##### SUPPLIED ENTRIES #####

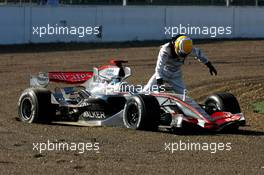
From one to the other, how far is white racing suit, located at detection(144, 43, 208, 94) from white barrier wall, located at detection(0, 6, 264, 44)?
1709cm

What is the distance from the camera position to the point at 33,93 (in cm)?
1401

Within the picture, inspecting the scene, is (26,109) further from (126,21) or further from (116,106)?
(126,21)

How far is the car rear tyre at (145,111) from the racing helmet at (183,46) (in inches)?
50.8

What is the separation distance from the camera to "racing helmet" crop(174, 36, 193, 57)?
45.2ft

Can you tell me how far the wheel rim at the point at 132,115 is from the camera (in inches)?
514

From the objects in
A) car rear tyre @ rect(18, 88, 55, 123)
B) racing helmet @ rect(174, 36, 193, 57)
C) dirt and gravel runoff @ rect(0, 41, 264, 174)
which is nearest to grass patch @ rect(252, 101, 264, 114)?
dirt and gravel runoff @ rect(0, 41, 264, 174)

#####
##### SUPPLIED ENTRIES #####

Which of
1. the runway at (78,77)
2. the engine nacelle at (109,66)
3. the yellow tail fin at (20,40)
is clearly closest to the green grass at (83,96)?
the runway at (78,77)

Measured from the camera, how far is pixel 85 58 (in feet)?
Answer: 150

#####

▶ [SET TASK]
Count the lines above that contain the string "rect", treating uppercase and lowercase as different, and give only the number.

▶ [COMPLETED EXERCISE]
5